Mezzo-soprano opera singer

Isola Jones (born December 27, 1949) is an American mezzo-soprano opera singer. She sang at the Metropolitan Opera for 16 seasons and has performed with many opera companies throughout the U.S. and abroad.

==Biography==
Jones was born in Chicago, Illinois. She is part African American and part Cherokee, and also has European ancestry. She received her undergraduate degree at Northwestern University in Evanston, Illinois. Among her musical influences, she credits Leontyne Price.
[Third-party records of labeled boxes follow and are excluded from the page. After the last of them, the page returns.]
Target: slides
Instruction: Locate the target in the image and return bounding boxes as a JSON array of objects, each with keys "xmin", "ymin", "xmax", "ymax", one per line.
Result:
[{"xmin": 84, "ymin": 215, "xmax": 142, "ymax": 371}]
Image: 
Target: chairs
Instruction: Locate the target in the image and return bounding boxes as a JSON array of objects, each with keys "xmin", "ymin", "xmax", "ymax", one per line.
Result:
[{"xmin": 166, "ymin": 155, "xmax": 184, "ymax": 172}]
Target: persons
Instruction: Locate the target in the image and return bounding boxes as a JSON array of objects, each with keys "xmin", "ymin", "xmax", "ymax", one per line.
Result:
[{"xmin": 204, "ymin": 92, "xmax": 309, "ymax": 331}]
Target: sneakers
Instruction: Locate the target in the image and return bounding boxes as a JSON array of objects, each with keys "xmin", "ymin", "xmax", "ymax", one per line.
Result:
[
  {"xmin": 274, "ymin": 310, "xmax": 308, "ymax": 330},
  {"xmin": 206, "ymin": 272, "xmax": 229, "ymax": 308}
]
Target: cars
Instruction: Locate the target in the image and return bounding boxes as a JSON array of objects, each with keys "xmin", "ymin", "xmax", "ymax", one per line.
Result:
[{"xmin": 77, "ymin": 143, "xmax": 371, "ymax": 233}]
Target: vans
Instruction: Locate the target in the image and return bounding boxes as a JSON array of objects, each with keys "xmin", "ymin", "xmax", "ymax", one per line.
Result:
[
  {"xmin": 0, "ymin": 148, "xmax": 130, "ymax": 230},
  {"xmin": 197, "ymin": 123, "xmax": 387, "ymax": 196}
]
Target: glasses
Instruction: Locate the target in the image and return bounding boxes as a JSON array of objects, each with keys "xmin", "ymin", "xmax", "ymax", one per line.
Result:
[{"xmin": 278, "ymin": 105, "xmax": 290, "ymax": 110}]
After college, she joined the Chicago Symphony Chorus and was the understudy for Yvonne Minton the Verdi Requiem in 1975. During the next two years, she sang in Der Fliegende Holländer in Chicago and in Porgy and Bess in Cleveland. She joined the Metropolitan Opera in 1977, first playing Olga in Tchaikovsky's Eugene Onegin. She sang at the Met for 16 seasons and more than 500 performances. In her first year at the Met, she sang the role of Maddalena in Rigoletto in a live telecast, and she later sang in 10 Live from the Met telecasts.

She has also sung with Arizona Opera, Baltimore Opera, Calgary Opera, Chicago Lyric Opera, Cincinnati Opera, Dallas Opera, the Hungarian Opera Company, Palm Beach Opera, Seattle Opera, at the Spoleto Festival and at Kennedy Center with Washington Opera. In 1999, she joined the faculty at South Mountain Community College in Phoenix, Arizona. The title role in the opera, Guadalupe, Our Lady of the Roses, was written for Jones, who wrote one of the arias. The opera was composed by James DeMars of Arizona State University, and its recording was nominated in four categories for the 2010 Grammy Awards.

She continues to perform and teach.

Ms. Jones has recently completed her coursework at Arizona State University and is now Dr. Isola Jones.